Der Verwaltungsgerichtshof hat erwogen:

Gemäß § 236 Abs. 1 BAO können fällige Abgabenschuldigkeiten auf Antrag des Abgabepflichtigen ganz oder zum Teil durch Abschreibung nachgesehen werden, wenn ihre Einhebung nach der Lage des Falles unbillig wäre.

Die Unbilligkeit im Sinn des § 236 BAO kann persönlicher oder sachlicher Natur sein (§ 1 der zu § 236 BAO ergangenen Verordnung BGBl. II Nr. 435/2005). Eine persönliche Unbilligkeit liegt nach § 2 dieser Verordnung insbesondere vor, wenn die Einhebung die Existenz des Abgabepflichtigen oder seiner ihm gegenüber unterhaltsberechtigten Angehörigen gefährden würde (Z 1) oder mit außergewöhnlichen wirtschaftlichen Auswirkungen verbunden wäre, etwa wenn die Entrichtung der Abgabenschuldigkeit trotz zumutbarer Sorgfalt nur durch Vermögensveräußerung möglich wäre und dies einer Verschleuderung gleichkäme (Z. 2).

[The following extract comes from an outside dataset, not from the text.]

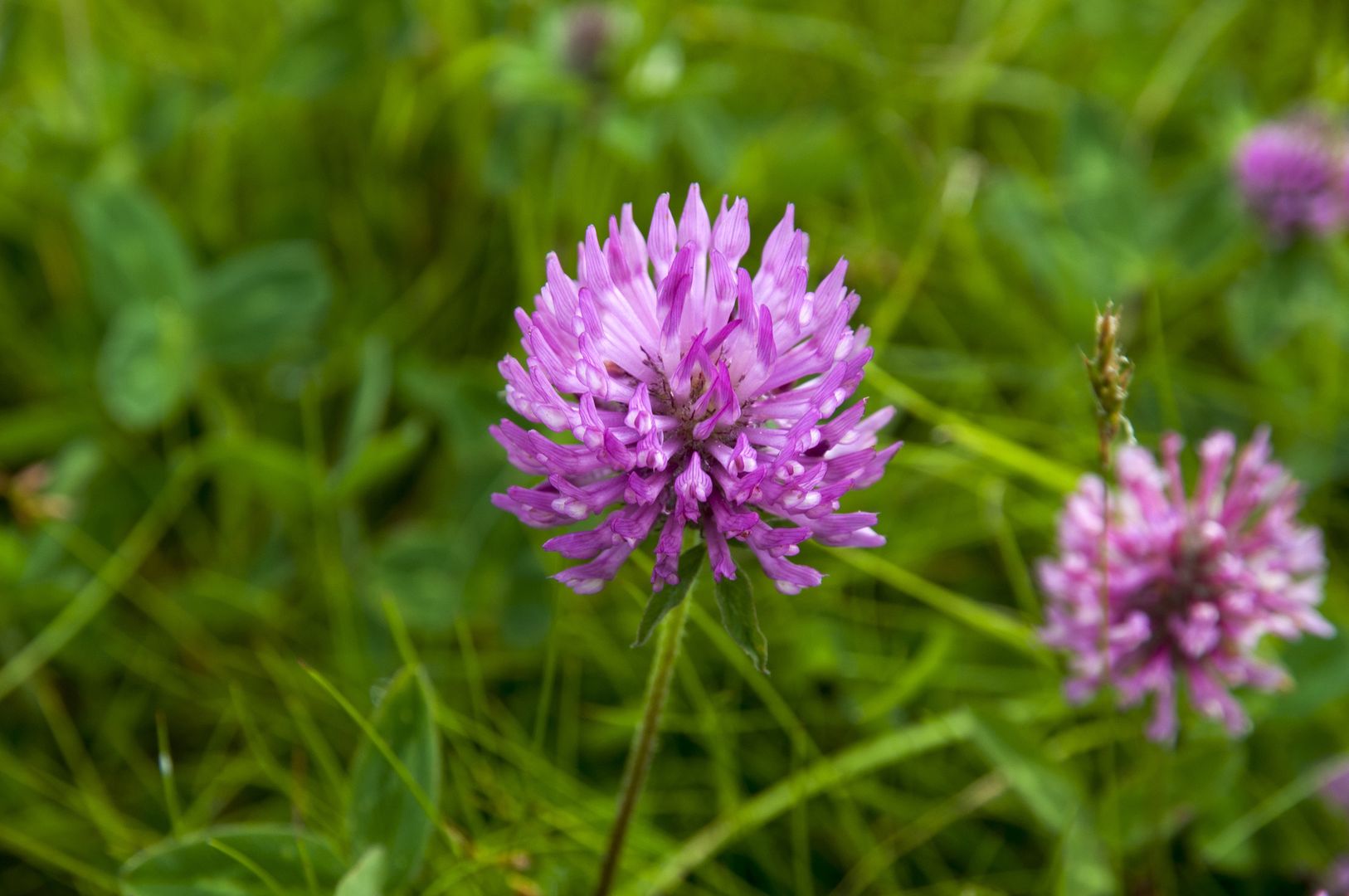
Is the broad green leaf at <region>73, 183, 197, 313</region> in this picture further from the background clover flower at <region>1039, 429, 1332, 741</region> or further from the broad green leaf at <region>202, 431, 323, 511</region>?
the background clover flower at <region>1039, 429, 1332, 741</region>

Eine sachliche Unbilligkeit ist anzunehmen, wenn im Einzelfall bei Anwendung des Gesetzes aus anderen als aus persönlichen Gründen ein vom Gesetzgeber offenbar nicht beabsichtigtes Ergebnis eintritt, sodass es zu einer anomalen Belastungswirkung und verglichen mit anderen Fällen zu einem atypischen Vermögenseingriff kommt (vgl. das hg. Erkenntnis vom 20. Mai 2010, 2006/15/0337, mwN).

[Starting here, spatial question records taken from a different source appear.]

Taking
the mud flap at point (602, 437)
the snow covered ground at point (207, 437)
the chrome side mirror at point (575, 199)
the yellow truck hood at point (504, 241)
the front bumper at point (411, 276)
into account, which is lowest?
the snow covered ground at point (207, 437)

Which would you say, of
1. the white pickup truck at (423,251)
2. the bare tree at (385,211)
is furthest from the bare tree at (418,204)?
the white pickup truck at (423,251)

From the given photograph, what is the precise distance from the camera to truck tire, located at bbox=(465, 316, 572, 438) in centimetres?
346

Im Falle eines Ansuchens um Nachsicht hat die Abgabenbehörde zuerst zu prüfen, ob ein Sachverhalt vorliegt, der dem unbestimmten Gesetzesbegriff "Einhebung nach der Lage des Falles unbillig" entspricht. Verneint sie diese Frage, so ist für eine Ermessensentscheidung kein Raum mehr, demnach ist der Antrag abzuweisen (vgl. das hg. Erkenntnis vom 18. Jänner 1996, 93/15/0165).

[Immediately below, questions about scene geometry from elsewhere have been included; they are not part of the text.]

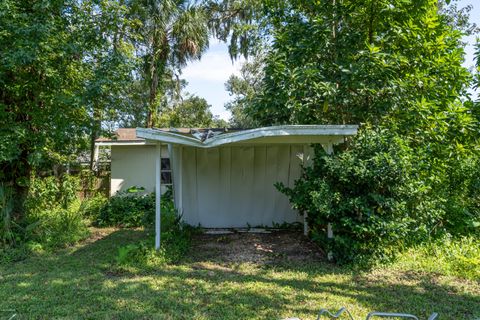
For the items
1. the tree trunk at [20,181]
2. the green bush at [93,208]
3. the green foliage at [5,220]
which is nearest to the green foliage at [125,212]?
the green bush at [93,208]

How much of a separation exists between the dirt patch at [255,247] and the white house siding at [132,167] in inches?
193

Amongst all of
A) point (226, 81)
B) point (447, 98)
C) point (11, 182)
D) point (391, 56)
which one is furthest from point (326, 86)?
point (226, 81)

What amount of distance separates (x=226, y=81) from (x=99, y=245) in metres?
20.5

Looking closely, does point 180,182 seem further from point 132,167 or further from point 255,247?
point 132,167

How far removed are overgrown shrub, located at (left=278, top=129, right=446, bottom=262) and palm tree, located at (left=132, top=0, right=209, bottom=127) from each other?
30.5ft

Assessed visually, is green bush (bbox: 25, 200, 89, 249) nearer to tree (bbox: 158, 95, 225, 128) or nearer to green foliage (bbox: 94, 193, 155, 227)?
green foliage (bbox: 94, 193, 155, 227)

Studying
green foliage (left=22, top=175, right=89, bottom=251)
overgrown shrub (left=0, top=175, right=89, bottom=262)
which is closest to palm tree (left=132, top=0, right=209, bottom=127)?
green foliage (left=22, top=175, right=89, bottom=251)

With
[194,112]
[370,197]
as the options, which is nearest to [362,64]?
[370,197]

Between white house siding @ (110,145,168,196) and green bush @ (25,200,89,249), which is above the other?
white house siding @ (110,145,168,196)

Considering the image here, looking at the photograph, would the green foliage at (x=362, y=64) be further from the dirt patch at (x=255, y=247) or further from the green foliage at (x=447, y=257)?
the dirt patch at (x=255, y=247)

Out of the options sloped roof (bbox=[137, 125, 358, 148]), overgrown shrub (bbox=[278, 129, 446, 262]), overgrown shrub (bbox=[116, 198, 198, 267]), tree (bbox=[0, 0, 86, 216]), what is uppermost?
tree (bbox=[0, 0, 86, 216])

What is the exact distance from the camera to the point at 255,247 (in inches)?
257

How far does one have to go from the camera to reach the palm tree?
1281 centimetres

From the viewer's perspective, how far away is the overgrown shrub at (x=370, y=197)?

Im Nachsichtsverfahren ist es Sache des Nachsichtswerbers, im Sinne der ihn treffenden Mitwirkungspflicht einwandfrei und unter Ausschluss jeglichen Zweifels das Vorliegen jener Umstände darzutun, auf die die Nachsicht gestützt werden kann (vgl. das hg. Erkenntnis vom 26. Februar 2013, 2010/15/0077, mwN).

Im vorliegenden Verfahren macht der Beschwerdeführer ausschließlich persönliche Unbilligkeit geltend. Die belangte Behörde verneint eine persönliche Unbilligkeit mit der Begründung, die Abgabenverbindlichkeiten würden nur 13% der Gesamtverbindlichkeiten ausmachen, sodass die Entrichtung allein der Abgabenverbindlichkeiten keine existenzbedrohenden Auswirkungen habe.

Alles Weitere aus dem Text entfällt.